Problem A: In the event write-up, rewrite the text between "Did I think" and "the two settings.", inclusive, swapping "coercion" for "compulsion".
Problem B: Translate this sentence from the event write-up into Spanish: "We actually had to bring in extra tables from the main section of the restaurant."
begin Source document
As you can see from the picture above, it was a full house. We actually had to bring in extra tables from the main section of the restaurant.
Trevor Loudon was our guest speaker. He did a great job of delivering his message of danger and hope.
Danger in that the forces of totalitarianism – while small in number – were extremely powerful, coordinate, and dedicated to far more than the next election.
Hope in that lots of people seem to be waking up to the dangers of Big Government.
Did I think his message of the conspiracy of the Left was a bit a bit overstated: yes. My disagreement is in degree but not in substance. The Left self-organizes as libertarians also do. It’s just that they seem to be better able to take the levers of government than we are. They want power and we don’t want them to have it. We act in almost pure altruism. They consider themselves altruistic (“I’m forcing other people to be as good as I am.”) but, of course, their altruism involves the power of coercion.
Simply, they are more motivated than we are as any casual understanding of Public Choice Theory makes clear:
Second, public and private choice processes differ, not because the motivations of actors are different, but because of stark differences in the incentives and constraints that channel the pursuit of self-interest in the two settings.
Basically, each individual libertarian has little to gain from squelching the Left’s grab for power. Each Leftist who takes control has a huge amount to gain, for instance, as much as 1/6 of our national economy in the case of ObamaCare.
end Source document
begin Information supplied
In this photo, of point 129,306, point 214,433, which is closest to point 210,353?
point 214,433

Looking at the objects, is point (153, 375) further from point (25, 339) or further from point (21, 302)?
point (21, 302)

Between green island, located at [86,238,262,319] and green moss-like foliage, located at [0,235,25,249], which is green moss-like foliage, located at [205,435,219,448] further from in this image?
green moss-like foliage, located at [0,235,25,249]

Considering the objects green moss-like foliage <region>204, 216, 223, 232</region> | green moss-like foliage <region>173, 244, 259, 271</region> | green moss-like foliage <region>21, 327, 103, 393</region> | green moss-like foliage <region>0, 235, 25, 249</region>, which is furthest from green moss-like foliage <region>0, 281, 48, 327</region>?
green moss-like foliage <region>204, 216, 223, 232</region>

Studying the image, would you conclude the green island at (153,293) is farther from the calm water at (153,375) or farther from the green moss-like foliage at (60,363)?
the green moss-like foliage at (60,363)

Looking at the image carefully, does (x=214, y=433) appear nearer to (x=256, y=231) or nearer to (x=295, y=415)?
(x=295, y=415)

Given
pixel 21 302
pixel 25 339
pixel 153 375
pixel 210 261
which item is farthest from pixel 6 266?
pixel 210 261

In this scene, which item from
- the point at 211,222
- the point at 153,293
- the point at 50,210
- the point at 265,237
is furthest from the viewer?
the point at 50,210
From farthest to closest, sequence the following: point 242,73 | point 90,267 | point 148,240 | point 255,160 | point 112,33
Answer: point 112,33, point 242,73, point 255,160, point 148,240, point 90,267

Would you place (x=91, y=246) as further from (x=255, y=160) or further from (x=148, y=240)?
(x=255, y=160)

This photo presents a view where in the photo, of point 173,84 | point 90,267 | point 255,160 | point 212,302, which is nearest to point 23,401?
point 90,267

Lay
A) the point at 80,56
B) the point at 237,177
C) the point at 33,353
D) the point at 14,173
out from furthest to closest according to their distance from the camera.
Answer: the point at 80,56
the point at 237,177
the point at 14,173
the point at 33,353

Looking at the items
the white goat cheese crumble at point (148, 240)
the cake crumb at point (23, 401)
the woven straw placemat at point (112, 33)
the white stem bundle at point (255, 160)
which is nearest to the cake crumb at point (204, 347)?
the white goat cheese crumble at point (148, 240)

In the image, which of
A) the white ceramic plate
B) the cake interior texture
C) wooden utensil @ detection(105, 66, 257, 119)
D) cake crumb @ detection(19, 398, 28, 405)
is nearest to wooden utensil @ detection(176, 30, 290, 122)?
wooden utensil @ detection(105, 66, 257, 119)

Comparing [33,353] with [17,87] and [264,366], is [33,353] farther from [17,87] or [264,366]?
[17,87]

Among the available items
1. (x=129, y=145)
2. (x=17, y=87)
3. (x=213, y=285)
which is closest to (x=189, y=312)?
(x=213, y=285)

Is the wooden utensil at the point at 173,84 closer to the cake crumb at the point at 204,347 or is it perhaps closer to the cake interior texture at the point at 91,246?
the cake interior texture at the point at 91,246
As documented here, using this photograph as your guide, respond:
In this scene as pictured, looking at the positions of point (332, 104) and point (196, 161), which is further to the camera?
end Information supplied
Task solution A:
Did I think his message of the conspiracy of the Left was a bit a bit overstated: yes. My disagreement is in degree but not in substance. The Left self-organizes as libertarians also do. It’s just that they seem to be better able to take the levers of government than we are. They want power and we don’t want them to have it. We act in almost pure altruism. They consider themselves altruistic (“I’m forcing other people to be as good as I am.”) but, of course, their altruism involves the power of compulsion.
Simply, they are more motivated than we are as any casual understanding of Public Choice Theory makes clear:
Second, public and private choice processes differ, not because the motivations of actors are different, but because of stark differences in the incentives and constraints that channel the pursuit of self-interest in the two settings.

Task solution B: De hecho, tuvimos que traer mesas adicionales de la sección principal del restaurante.